|Matthew Henry's Concise Commentary|
5:12-23 Deborah called on her own soul to be in earnest. He that will set the hearts of other men on fire with the love of Christ, must himself burn with love. Praising God is a work we should awake to, and awake ourselves unto. She notices who fought against Israel, who fought for them, and who kept away. Who fought against them. They were obstinate enemies to God's people, therefore the more dangerous. Who fought for them. The several tribes that helped are here spoken of with honour; for though God is above all to be glorified, those who are employed must have their due praise, to encourage others. But the whole creation is at war with those to whom God is an enemy. The river of Kishon fought against their enemies. At most times it was shallow, yet now, probably by the great rain that fell, it was so swelled, and the stream so deep and strong, that those who attempted to pass, were drowned. Deborah's own soul fought against them. When the soul is employed in holy exercises, and heart-work is made of them, through the grace of God, the strength of our spiritual enemies will be trodden down, and will fall before us.

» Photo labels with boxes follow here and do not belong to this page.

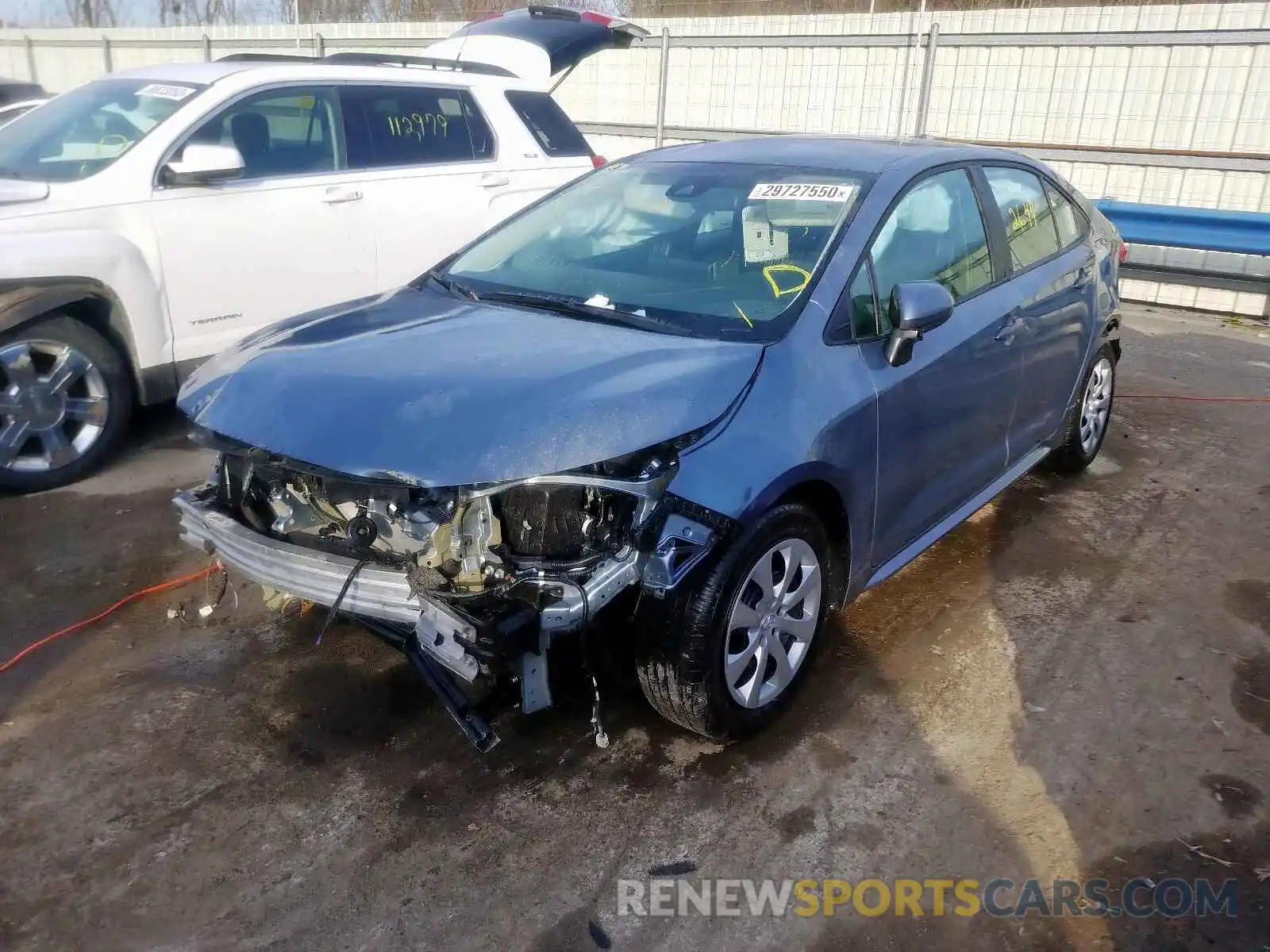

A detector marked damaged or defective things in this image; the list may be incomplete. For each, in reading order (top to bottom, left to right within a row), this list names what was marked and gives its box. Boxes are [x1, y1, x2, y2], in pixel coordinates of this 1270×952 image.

crumpled front bumper [172, 487, 421, 629]
damaged front end [178, 432, 737, 751]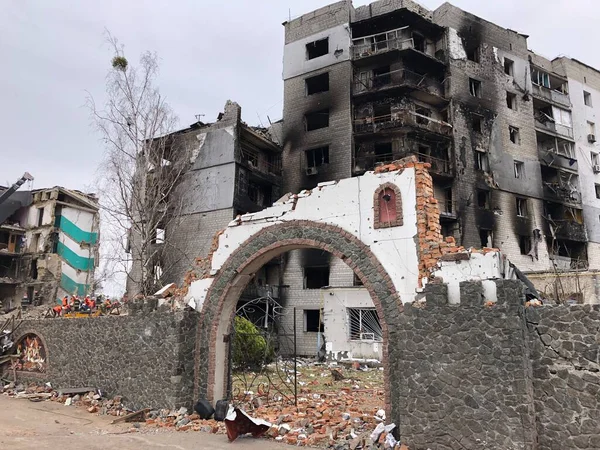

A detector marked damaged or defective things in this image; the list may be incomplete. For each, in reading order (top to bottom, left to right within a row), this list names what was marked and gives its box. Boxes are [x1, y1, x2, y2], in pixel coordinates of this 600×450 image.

broken window [308, 37, 330, 59]
broken window [308, 73, 330, 95]
broken window [372, 65, 392, 87]
damaged balcony [352, 68, 446, 105]
damaged balcony [528, 65, 572, 109]
broken window [304, 109, 328, 132]
damaged balcony [352, 107, 450, 137]
damaged balcony [536, 97, 576, 140]
broken window [308, 147, 330, 168]
burned facade [280, 0, 600, 306]
damaged balcony [540, 167, 580, 206]
burned facade [0, 182, 99, 310]
broken window [516, 234, 532, 255]
broken window [302, 268, 330, 288]
broken window [304, 310, 324, 334]
broken window [346, 310, 384, 342]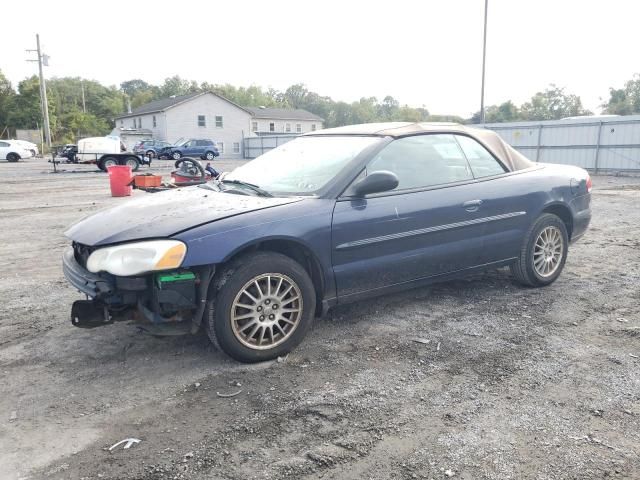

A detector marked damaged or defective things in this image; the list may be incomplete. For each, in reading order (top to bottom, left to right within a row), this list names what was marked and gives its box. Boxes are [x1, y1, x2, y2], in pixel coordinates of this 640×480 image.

front end damage [62, 244, 214, 334]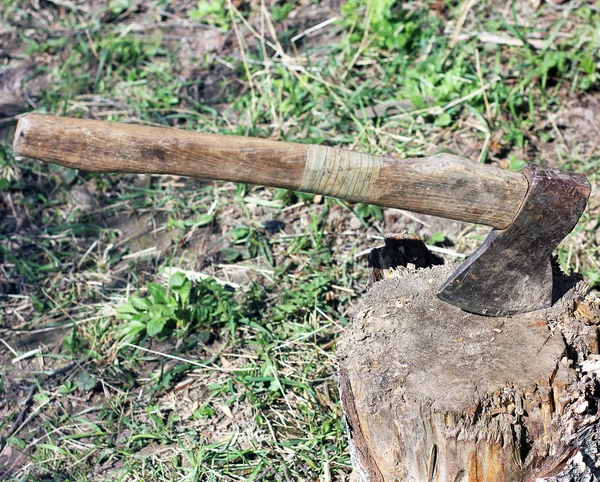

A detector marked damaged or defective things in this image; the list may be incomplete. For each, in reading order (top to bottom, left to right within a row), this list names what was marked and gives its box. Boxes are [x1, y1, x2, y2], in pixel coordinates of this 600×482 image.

rusty axe blade [11, 114, 592, 316]
rusty axe blade [436, 166, 592, 316]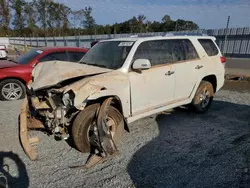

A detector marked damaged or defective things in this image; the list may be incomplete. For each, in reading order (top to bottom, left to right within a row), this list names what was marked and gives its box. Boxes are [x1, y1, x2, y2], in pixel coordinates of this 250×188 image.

damaged bumper [19, 97, 43, 160]
crumpled hood [29, 59, 112, 90]
shattered windshield [80, 40, 135, 69]
wrecked vehicle [19, 33, 226, 167]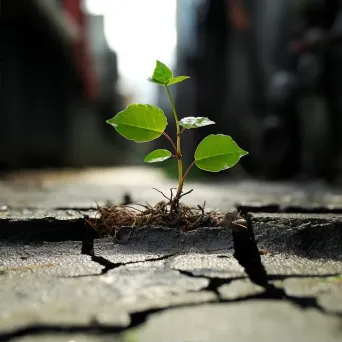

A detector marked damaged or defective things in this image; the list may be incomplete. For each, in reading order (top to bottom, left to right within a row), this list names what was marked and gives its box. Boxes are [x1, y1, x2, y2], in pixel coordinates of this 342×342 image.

cracked concrete pavement [0, 168, 342, 340]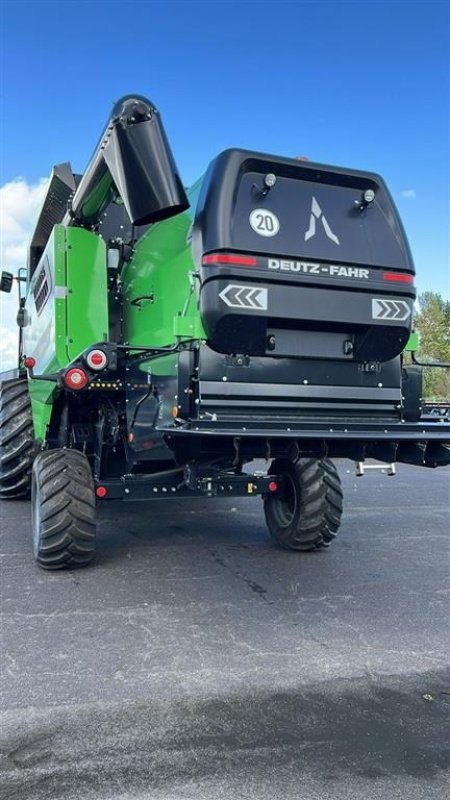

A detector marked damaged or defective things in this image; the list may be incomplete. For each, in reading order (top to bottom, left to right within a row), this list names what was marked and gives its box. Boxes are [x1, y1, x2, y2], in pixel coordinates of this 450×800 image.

cracked asphalt surface [0, 460, 450, 796]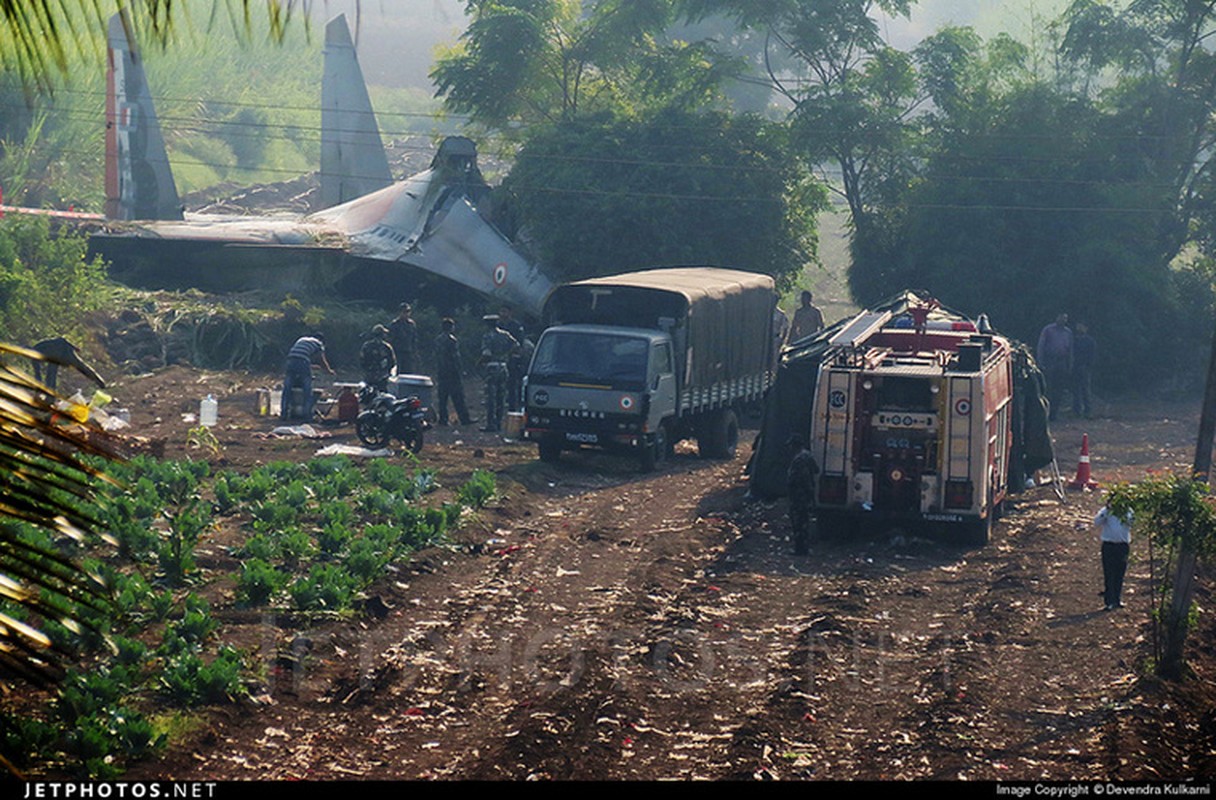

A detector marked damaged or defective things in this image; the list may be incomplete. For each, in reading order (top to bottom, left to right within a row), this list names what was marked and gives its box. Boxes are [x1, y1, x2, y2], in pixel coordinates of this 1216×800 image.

crashed military jet [90, 11, 552, 316]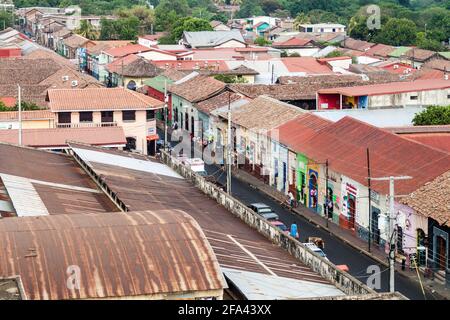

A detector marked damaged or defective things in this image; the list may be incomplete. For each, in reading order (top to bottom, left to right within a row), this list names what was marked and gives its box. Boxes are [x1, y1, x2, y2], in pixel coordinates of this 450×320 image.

rusty corrugated metal roof [0, 211, 225, 298]
rusted metal panel [0, 210, 225, 300]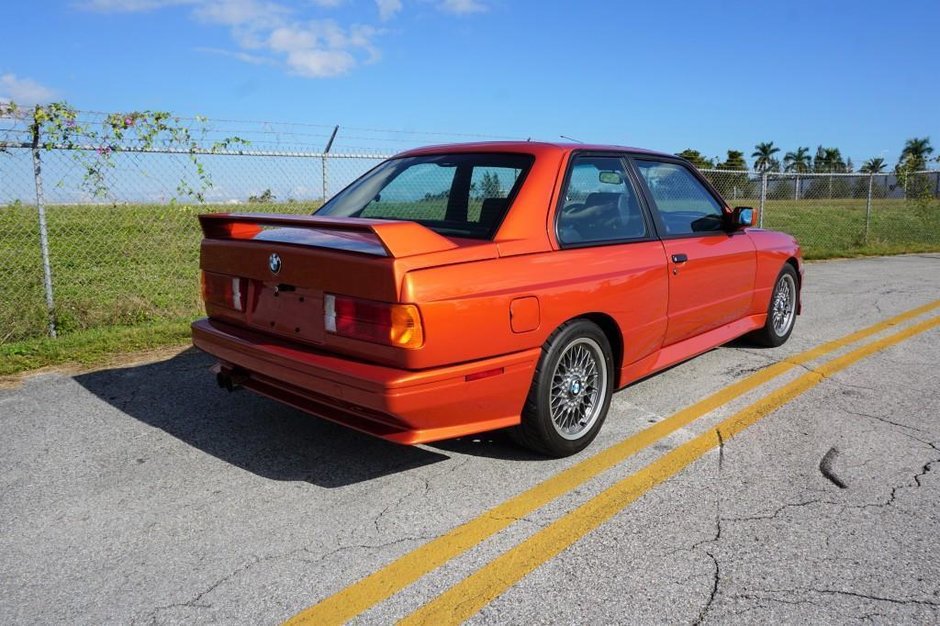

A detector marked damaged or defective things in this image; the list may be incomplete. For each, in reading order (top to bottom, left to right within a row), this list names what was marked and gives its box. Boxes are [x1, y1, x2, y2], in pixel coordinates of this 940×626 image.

She observes who kept away, and did not side with Israel, as might have been expected. Thus many are kept from doing their duty by the fear of trouble, the love of ease, and undue affection to their worldly business and advantage. Narrow, selfish spirits care not what becomes of God's church, so that they can but get, keep, and save money. All seek their own, Php 2:21. A little will serve those for a pretence to stay at home, who have no mind to engage in needful services, because there is difficulty and danger in them. But we cannot keep away from the contest between the Lord and his enemies; and if we do not actively endeavour to promote his cause in this wicked world, we shall fall under the curse against the workers of iniquity. Though He needs no human help, yet he is pleased to accept the services of those who improve their talents to advance his cause. He requires every man to do so.
Verse 22. - Their mighty ones. Applied to bulls, Psalm 22:12, etc.; and to horses (A.V., his strong ones), Jeremiah 8:16; his strong horses, Jeremiah 47:3.
Gill's Exposition of the Entire Bible
Then were the horse hoofs broken by means of the pransings,.... Either through the force of the waters of the river, where they pranced and plunged, and could have no standing; or through the swift haste they made to run away, striking the earth so quick, and with such force and vehemence, that their hoofs were broken thereby, especially on stony ground, and so their speed retarded:
the pransings of the mighty ones; either their riders, princes, and great personages, who made them prance, leap, and run with great speed and force; or horses strong and mighty, being such as were selected for this purpose, and trained to war.
Jamieson-Fausset-Brown Bible Commentary
22. Then were the horse hoofs broken by the means of the prancings—Anciently, as in many parts of the East still, horses were not shod. The breaking of the hoofs denotes the hot haste and heavy irregular tramp of the routed foe.